▶ Work instructions: Reproduce the entire listing below word for word, leaving every line unchanged.

▶ Dataset content:
--------------------------------------------------

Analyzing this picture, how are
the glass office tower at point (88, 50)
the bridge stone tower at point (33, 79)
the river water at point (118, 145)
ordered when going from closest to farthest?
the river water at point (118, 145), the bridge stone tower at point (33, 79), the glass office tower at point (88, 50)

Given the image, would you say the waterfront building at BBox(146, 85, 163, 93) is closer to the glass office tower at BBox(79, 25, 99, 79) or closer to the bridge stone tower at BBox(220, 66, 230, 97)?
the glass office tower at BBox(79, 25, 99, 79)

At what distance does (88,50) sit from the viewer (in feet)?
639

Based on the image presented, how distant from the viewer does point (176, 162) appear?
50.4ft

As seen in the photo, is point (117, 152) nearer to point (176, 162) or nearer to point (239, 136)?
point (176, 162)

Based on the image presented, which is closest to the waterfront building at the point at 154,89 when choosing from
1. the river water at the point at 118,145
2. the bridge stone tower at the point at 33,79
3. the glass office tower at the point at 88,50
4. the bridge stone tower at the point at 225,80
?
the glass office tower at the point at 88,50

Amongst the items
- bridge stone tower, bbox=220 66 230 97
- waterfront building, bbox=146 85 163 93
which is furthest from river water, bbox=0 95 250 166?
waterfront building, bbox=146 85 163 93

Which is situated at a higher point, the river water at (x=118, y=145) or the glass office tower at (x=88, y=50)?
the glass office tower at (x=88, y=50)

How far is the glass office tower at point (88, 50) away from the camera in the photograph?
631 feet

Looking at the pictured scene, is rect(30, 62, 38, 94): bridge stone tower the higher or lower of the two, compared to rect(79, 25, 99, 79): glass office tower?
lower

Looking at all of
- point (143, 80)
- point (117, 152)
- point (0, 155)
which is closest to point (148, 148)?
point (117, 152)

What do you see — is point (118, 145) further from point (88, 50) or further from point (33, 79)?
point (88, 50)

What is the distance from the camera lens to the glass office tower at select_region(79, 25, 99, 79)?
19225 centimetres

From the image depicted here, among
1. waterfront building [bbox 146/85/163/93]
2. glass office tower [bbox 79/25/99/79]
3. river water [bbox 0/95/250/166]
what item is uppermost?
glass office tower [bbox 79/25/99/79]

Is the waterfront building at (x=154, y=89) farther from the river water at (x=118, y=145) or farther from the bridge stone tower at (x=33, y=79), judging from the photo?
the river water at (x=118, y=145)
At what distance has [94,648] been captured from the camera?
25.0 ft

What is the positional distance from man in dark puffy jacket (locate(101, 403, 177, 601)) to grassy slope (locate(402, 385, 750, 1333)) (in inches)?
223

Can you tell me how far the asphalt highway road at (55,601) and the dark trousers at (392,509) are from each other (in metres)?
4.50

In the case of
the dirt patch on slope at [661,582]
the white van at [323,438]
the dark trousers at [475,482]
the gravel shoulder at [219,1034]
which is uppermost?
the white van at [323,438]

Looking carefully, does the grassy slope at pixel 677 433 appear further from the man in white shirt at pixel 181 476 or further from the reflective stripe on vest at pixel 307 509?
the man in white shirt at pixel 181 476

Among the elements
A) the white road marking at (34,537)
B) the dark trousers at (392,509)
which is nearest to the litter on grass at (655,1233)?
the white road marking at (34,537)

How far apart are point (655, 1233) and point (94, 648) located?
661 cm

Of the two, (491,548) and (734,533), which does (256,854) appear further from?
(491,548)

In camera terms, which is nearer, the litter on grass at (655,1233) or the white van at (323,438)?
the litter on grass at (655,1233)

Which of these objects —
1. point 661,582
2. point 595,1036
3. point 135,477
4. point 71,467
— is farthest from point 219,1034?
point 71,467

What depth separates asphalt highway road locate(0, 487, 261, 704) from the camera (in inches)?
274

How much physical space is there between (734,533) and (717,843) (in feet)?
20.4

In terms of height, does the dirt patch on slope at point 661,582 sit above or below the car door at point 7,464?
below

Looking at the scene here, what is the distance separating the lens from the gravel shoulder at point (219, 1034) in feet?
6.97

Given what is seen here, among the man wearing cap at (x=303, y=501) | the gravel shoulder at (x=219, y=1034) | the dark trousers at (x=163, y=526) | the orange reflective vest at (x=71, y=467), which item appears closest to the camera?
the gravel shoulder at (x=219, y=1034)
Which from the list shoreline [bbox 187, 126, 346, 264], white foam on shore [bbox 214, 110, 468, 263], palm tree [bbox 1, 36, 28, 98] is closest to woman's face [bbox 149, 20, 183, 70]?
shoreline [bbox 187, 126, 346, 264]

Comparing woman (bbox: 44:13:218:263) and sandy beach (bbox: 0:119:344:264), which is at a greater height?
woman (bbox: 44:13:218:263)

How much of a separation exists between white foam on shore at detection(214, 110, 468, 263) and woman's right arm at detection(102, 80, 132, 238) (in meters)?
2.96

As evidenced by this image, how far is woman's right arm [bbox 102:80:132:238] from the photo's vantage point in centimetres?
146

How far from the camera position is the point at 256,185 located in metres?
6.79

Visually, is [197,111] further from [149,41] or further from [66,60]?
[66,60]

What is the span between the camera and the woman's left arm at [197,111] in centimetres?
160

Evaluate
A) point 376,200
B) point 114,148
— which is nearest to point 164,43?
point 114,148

--------------------------------------------------

▶ Output below:
Analyzing this picture, how are
the glass office tower at point (88, 50)
the bridge stone tower at point (33, 79)
the river water at point (118, 145)
ordered when going from closest to farthest?
the river water at point (118, 145), the bridge stone tower at point (33, 79), the glass office tower at point (88, 50)

Given the image, would you say the waterfront building at BBox(146, 85, 163, 93) is closer to the glass office tower at BBox(79, 25, 99, 79) or closer to the bridge stone tower at BBox(220, 66, 230, 97)?
the glass office tower at BBox(79, 25, 99, 79)

At what distance does (88,50) sit from the viewer (in feet)?
639

Based on the image presented, how distant from the viewer does point (176, 162) appear?
50.4ft

As seen in the photo, is point (117, 152) nearer to point (176, 162) or nearer to point (239, 136)?
point (176, 162)

Based on the image presented, which is closest to the waterfront building at the point at 154,89 when choosing from
1. the river water at the point at 118,145
2. the bridge stone tower at the point at 33,79
3. the glass office tower at the point at 88,50
4. the bridge stone tower at the point at 225,80
?
the glass office tower at the point at 88,50

Amongst the items
- bridge stone tower, bbox=220 66 230 97
- waterfront building, bbox=146 85 163 93
which is furthest from river water, bbox=0 95 250 166?
waterfront building, bbox=146 85 163 93

Which is situated at a higher point, the river water at (x=118, y=145) or the glass office tower at (x=88, y=50)?
the glass office tower at (x=88, y=50)

How far is the glass office tower at point (88, 50) away from the camera in the photograph?
631 feet

Looking at the pictured scene, is rect(30, 62, 38, 94): bridge stone tower the higher or lower of the two, compared to rect(79, 25, 99, 79): glass office tower?
lower

Looking at all of
- point (143, 80)
- point (117, 152)
- point (0, 155)
which is closest to point (148, 148)?
point (117, 152)

What do you see — is point (118, 145) further from point (88, 50) or further from point (33, 79)?
point (88, 50)

What is the distance from the camera lens to the glass office tower at select_region(79, 25, 99, 79)?
19225 centimetres

From the image depicted here, among
1. waterfront building [bbox 146/85/163/93]
2. glass office tower [bbox 79/25/99/79]
3. river water [bbox 0/95/250/166]
what item is uppermost?
glass office tower [bbox 79/25/99/79]

Is the waterfront building at (x=154, y=89) farther from the river water at (x=118, y=145) or farther from the bridge stone tower at (x=33, y=79), judging from the photo?
the river water at (x=118, y=145)
At what distance has [94,648] been captured from the camera?
25.0 ft

What is the positional distance from man in dark puffy jacket (locate(101, 403, 177, 601)) to grassy slope (locate(402, 385, 750, 1333)) (in inches)?
223

Can you tell me how far the asphalt highway road at (55,601) and the dark trousers at (392,509) are from each other (in metres)?
4.50

In the case of
the dirt patch on slope at [661,582]
the white van at [323,438]
the dark trousers at [475,482]
the gravel shoulder at [219,1034]
which is uppermost?
the white van at [323,438]

Looking carefully, does the grassy slope at pixel 677 433 appear further from the man in white shirt at pixel 181 476 or further from the reflective stripe on vest at pixel 307 509?
the man in white shirt at pixel 181 476

Among the elements
A) the white road marking at (34,537)
B) the dark trousers at (392,509)
which is nearest to the litter on grass at (655,1233)?
the white road marking at (34,537)

How far apart are point (655, 1233) and point (94, 648) located?
661 cm

Of the two, (491,548) and (734,533), which does (256,854) appear further from?
(491,548)

In camera terms, which is nearer, the litter on grass at (655,1233) or the white van at (323,438)?
the litter on grass at (655,1233)

Which of these objects —
1. point 661,582
2. point 595,1036
3. point 135,477
4. point 71,467
— is farthest from point 219,1034?
point 71,467

What depth separates asphalt highway road locate(0, 487, 261, 704) from the camera (in inches)?
274

How much physical space is there between (734,533) and (717,843) (in feet)?
20.4

In terms of height, does the dirt patch on slope at point 661,582 sit above or below the car door at point 7,464?
below

Looking at the scene here, what is the distance separating the lens from the gravel shoulder at point (219, 1034) in feet?
6.97

Given what is seen here, among the man wearing cap at (x=303, y=501) | the gravel shoulder at (x=219, y=1034) | the dark trousers at (x=163, y=526) | the orange reflective vest at (x=71, y=467), which item appears closest to the camera?
the gravel shoulder at (x=219, y=1034)
Which from the list shoreline [bbox 187, 126, 346, 264], white foam on shore [bbox 214, 110, 468, 263], palm tree [bbox 1, 36, 28, 98] is closest to woman's face [bbox 149, 20, 183, 70]?
shoreline [bbox 187, 126, 346, 264]

Comparing woman (bbox: 44:13:218:263) and sandy beach (bbox: 0:119:344:264), which is at a greater height?
woman (bbox: 44:13:218:263)

How much of a separation exists between white foam on shore at detection(214, 110, 468, 263) and woman's right arm at detection(102, 80, 132, 238) (in meters)?
2.96

As evidenced by this image, how far is woman's right arm [bbox 102:80:132:238] from the photo's vantage point in centimetres?
146

How far from the camera position is the point at 256,185 located in metres?
6.79

Visually, is [197,111] further from [149,41] or further from [66,60]?
[66,60]

What is the span between the camera and the woman's left arm at [197,111] in centimetres?
160

Evaluate
A) point 376,200
B) point 114,148
— which is nearest to point 164,43?
point 114,148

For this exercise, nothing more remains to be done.